(Lines of data)
┏━━

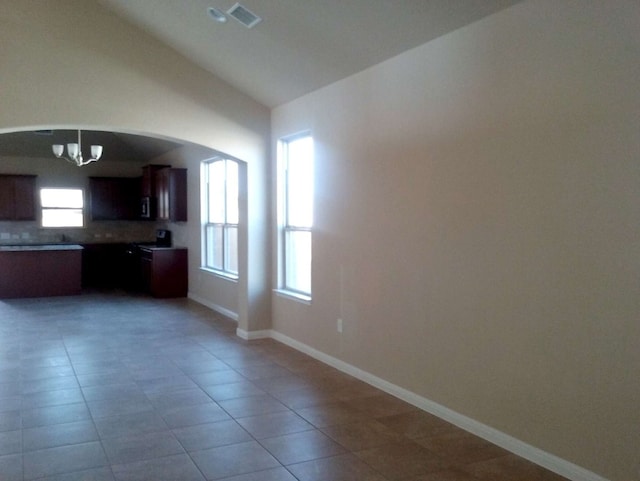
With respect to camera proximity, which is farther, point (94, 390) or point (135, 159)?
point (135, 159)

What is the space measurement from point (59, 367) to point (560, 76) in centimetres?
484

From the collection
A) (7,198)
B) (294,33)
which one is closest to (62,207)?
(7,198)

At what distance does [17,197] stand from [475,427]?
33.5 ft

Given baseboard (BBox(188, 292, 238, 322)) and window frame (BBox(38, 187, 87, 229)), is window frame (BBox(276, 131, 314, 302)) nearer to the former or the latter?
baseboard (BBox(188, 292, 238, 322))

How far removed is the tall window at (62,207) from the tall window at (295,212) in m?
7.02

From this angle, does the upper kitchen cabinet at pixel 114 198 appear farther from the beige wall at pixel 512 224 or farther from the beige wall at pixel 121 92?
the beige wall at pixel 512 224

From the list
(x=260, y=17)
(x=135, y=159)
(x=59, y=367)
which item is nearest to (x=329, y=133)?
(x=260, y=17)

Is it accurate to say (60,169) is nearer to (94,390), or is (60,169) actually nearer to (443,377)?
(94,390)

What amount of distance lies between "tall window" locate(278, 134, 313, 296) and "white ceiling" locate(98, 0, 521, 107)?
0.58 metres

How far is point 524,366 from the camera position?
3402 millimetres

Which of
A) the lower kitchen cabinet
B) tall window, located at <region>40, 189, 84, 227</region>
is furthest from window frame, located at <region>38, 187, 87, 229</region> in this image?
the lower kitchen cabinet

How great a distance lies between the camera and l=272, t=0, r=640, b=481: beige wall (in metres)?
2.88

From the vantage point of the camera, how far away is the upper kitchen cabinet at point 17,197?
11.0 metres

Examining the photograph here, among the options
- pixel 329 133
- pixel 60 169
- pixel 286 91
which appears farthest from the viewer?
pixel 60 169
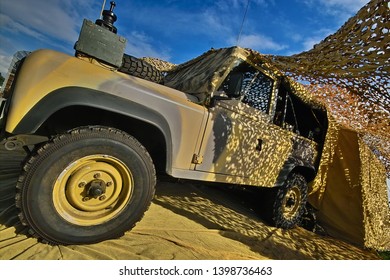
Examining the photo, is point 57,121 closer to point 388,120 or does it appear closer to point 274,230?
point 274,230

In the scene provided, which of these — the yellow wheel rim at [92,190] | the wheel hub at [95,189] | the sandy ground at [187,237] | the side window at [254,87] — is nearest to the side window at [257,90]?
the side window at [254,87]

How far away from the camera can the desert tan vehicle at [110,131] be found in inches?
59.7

┗━━

__INSTRUCTIONS TO FOLLOW__
Return every line of the material above word for word, leaving out the two bracketed picture lines.

__RESULT__
With respect to camera proximity, which is farther, point (94, 390) or point (135, 159)?
point (135, 159)

What is the space measurement from point (59, 367) to point (560, 76) in centimetres?
484

From the collection
A) (7,198)
B) (294,33)
which one is closest to (62,207)?
(7,198)

At what distance does [17,197] stand from [475,427]?
33.5 ft

Given baseboard (BBox(188, 292, 238, 322)) and window frame (BBox(38, 187, 87, 229)), is window frame (BBox(276, 131, 314, 302)) nearer to the former or the latter?
baseboard (BBox(188, 292, 238, 322))

How far removed is the tall window at (62,207) from the tall window at (295,212) in m?
7.02

From this angle, does the upper kitchen cabinet at pixel 114 198 appear farther from the beige wall at pixel 512 224 or farther from the beige wall at pixel 121 92?
the beige wall at pixel 512 224

From the list
(x=260, y=17)
(x=135, y=159)
(x=59, y=367)
which item is nearest to (x=329, y=133)?
(x=260, y=17)

Is it accurate to say (60,169) is nearer to (94,390), or is (60,169) actually nearer to (443,377)?
(94,390)

What amount of distance lies between "tall window" locate(278, 134, 313, 296) and "white ceiling" locate(98, 0, 521, 107)?
0.58 metres

How far is point 524,366 from the camera position?
3402 millimetres

Which of
A) the lower kitchen cabinet
B) tall window, located at <region>40, 189, 84, 227</region>
is furthest from window frame, located at <region>38, 187, 87, 229</region> in this image?
the lower kitchen cabinet

How great a distance lies between the camera and l=272, t=0, r=640, b=481: beige wall (in metres)?
2.88

From the vantage point of the camera, how far away is the upper kitchen cabinet at point 17,197?
11.0 metres

Examining the photograph here, among the options
- pixel 329 133
- pixel 60 169
- pixel 286 91
which appears farthest from the viewer?
pixel 60 169
Examining the photo, is point 57,121 closer to point 388,120 or does it appear closer to point 274,230?
point 274,230

In the scene provided, which of these — the yellow wheel rim at [92,190] | the wheel hub at [95,189] | the sandy ground at [187,237] | the side window at [254,87] — is nearest to the side window at [257,90]?
the side window at [254,87]

How far away from the camera can the desert tan vehicle at [110,131] be found in inches?
59.7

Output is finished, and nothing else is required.